Lemma 3.1 provides a simple method to estimate $ B_0
$ through the eigenvectors of $ E[\bigtriangledown \tilde {\sl g}(X)
\bigtriangledown^{\top }\tilde {\sl g}(X)]$. Härdle and Stoker (1989) noted this fact in passing but seemed to have stopped short of exploiting it. Instead, they proposed the so-called ADE method, which suffers from the disadvantages as stated in Section 3.1. Li (1992) proposed the principal Hessian directions (pHd) method by estimating the Hessian matrix of $ {\sl g}(\cdot) $. For a normally distributed design $ X$, the Hessian matrix can be properly estimated simply by the Stein's Lemma. (Cook (1998) claimed that the result can be extended to symmetric design $ X$). However, in time series analysis, the assumption of symmetric design $ X$ is frequently violated. As an example, see (3.28) and Figure 3.5 in the next section. Now, we propose a direct estimation method as follows. Suppose that $ \{(y_i, X_i ), i = 1,2,\cdots, n\} $ is a random sample. First, estimate the gradients $ \bigtriangledown
{\sl g}(X_j ) $ by local polynomial smoothing. Thus, we consider the local $ r$-th order polynomial fitting in the form of the following minimization problem

$\displaystyle \min_{a_j, b_j, c_j }$ $\displaystyle \sum_{i=1}^n$ $\displaystyle \Big[ y_i - a_j -
b_j^{\top }(X_i - X_j)
- \sum_{1<k\le r} \sum_{i_1+\cdots+i_p=k}\Big(c_{i_1,i_2,\cdots,i_p}$ (3.11)
$\displaystyle <tex2html_comment_mark>550$   $\displaystyle \times \{X_i-X_j\}_1^{i_1}\{X_i-X_j\}_2^{i_2}\cdots\{X_i-X_j\}_p^{i_p}\Big) \Big]^2
K_h(X_i - X_j),$  

where $ \{X_i - x\}_k $ denotes the $ k$th element of matrix $ X_i
- x$. Here, $ K(x) $ is a kernel function, $ h$ is a bandwidth and $ K_h(\cdot) = K(\cdot/h)/h^p $. A special case is the local linear fitting with $ r = 1 $. The minimizer $ \hat b_j = (\hat
b_{j1}, \cdots, \hat b_{jp})^{\top } $ is the estimator of $ \bigtriangledown \tilde {\sl g}(X_j ) $. We therefore obtain the estimator of $ E \{\bigtriangledown\tilde {\sl g}(X)
\bigtriangledown^{\top } \tilde {\sl g}(X)\} $ as
$\displaystyle \hat \Sigma = \frac{1}{n}\sum_{j=1}^n\hat b_j \hat b_j^{\top } .$      

Finally, we estimate the $ k$-indexing e.d.r. directions by the first $ k$ eigenvectors of $ \hat \Sigma $. We call this method the method of outer product of gradients estimation (OPG). The difference between the OPG method and the ADE method is that the former uses the second moment of the derivative but the latter uses only the first moment. Unlike the ADE, the OPG method still works even if $ E \bigtriangledown\tilde {\sl g}(X) = 0$. Moreover, the OPG method can handle multiple e.d.r. directions simultaneously whereas the ADE can only handle the first e.d.r. direction (i.e. single-index model).

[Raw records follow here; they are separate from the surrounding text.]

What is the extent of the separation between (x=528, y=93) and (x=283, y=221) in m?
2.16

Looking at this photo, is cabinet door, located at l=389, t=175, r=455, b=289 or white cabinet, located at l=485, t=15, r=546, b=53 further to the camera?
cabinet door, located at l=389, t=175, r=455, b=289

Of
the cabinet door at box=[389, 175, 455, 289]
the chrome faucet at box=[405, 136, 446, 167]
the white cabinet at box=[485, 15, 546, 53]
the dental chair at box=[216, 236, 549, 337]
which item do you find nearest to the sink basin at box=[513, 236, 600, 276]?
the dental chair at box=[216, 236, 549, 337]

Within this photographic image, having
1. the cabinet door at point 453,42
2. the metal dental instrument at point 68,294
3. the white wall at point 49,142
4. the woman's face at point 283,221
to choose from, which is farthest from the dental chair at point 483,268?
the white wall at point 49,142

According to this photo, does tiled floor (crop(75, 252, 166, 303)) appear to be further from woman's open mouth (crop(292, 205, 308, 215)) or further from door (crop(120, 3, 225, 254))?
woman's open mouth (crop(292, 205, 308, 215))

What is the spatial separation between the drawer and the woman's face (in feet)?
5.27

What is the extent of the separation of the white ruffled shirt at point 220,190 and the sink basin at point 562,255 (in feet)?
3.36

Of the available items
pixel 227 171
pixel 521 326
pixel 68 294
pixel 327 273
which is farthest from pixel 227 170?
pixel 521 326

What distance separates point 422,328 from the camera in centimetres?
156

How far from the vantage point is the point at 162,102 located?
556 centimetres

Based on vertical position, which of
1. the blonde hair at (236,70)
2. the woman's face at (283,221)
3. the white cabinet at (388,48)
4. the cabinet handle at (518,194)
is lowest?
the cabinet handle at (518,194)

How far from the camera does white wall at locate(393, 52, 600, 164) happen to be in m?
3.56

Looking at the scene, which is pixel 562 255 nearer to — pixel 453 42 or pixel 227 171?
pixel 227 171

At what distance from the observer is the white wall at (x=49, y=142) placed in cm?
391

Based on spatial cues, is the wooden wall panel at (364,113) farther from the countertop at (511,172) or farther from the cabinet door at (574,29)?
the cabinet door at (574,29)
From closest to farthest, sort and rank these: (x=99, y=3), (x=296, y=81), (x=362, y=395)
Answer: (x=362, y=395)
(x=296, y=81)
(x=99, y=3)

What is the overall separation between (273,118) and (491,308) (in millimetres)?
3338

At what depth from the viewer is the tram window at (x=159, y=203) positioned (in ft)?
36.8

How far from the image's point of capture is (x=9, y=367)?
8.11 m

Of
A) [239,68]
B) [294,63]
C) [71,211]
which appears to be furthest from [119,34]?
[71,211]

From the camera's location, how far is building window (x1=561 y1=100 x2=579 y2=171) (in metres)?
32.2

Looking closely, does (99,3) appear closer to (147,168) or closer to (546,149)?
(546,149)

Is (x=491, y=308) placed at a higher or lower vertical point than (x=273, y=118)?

THEOREM 3.1   Let $ \hat \beta_1, \cdots, \hat \beta_p $ be the eigenvectors of $ \hat \Sigma $. Suppose that (C1)-(C6) (in Appendix 3.9) hold and model (3.4) is true. If $ nh^p/\log n
\to \infty $ and $ h \to 0 $, then for any $ k \le D $,
$\displaystyle \Vert (I-B_0B_0^{\top })\hat \beta_k \Vert = O_P (h^r + \delta_n^2
h^{-1}),$      

where $ \delta_n = \{ \log n/(nh^p )\}^{1/2} $ and $ \Vert M \Vert $ denotes the Euclidean norm of $ M$. If further, $ r > p-2 $ and $ h = O(n^{-\tau}) $ with $ \{ 2(p-2)\}^{-1} > \tau > (2r)^{-1} $, then
$\displaystyle \Vert (I-B_0B_0^{\top })\hat \beta_k\Vert = O_P(n^{-1/2}).$      

Similar results were obtained by Härdle and Stoker (1989) for the ADE method. Note that the optimal bandwidth for the estimation of the regression function (or the derivatives) in the sense of the mean integrated squared errors (MISE) is $ h_{opt} \sim
n^{-1/\{2(r+1) + p\}} $. The fastest convergence rate for the estimator of the directions can never be achieved at the bandwidth of this value, but is actually achieved at $ h \sim
n^{-1/(r+1+p)}$, which is smaller than $ h_{opt} $. This point has been noticed by many authors in other contexts. See for example Hall (1984), Weisberg and Welsh (1994), and Carroll et al. (1997).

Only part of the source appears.